> Prompt
Every line containing "requires" should be copied out. Go through the entries and find them.

Excerpts from a dataset
· · · ·

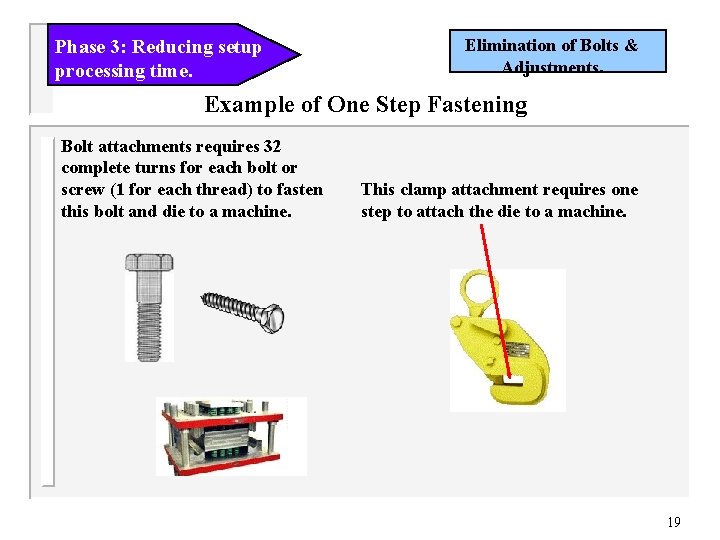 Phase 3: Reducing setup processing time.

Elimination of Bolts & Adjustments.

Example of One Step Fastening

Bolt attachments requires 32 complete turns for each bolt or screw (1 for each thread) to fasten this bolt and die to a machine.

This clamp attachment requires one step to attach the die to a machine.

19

· · · ·

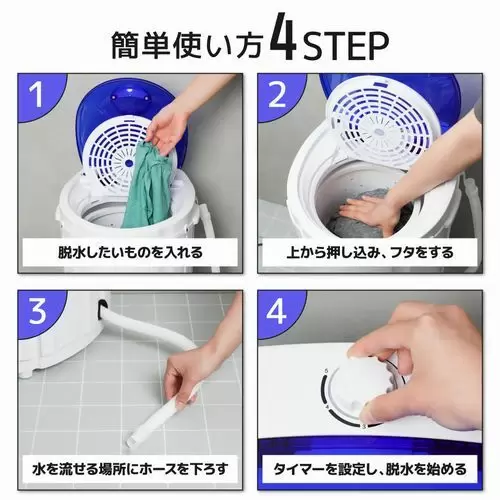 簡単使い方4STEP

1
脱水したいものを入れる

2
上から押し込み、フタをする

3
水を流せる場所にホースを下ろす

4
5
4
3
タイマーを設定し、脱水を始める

· · · ·

> Answer space
Bolt attachments requires 32 complete turns for each bolt or screw (1 for each thread) to fasten this bolt and die to a machine.
This clamp attachment requires one step to attach the die to a machine.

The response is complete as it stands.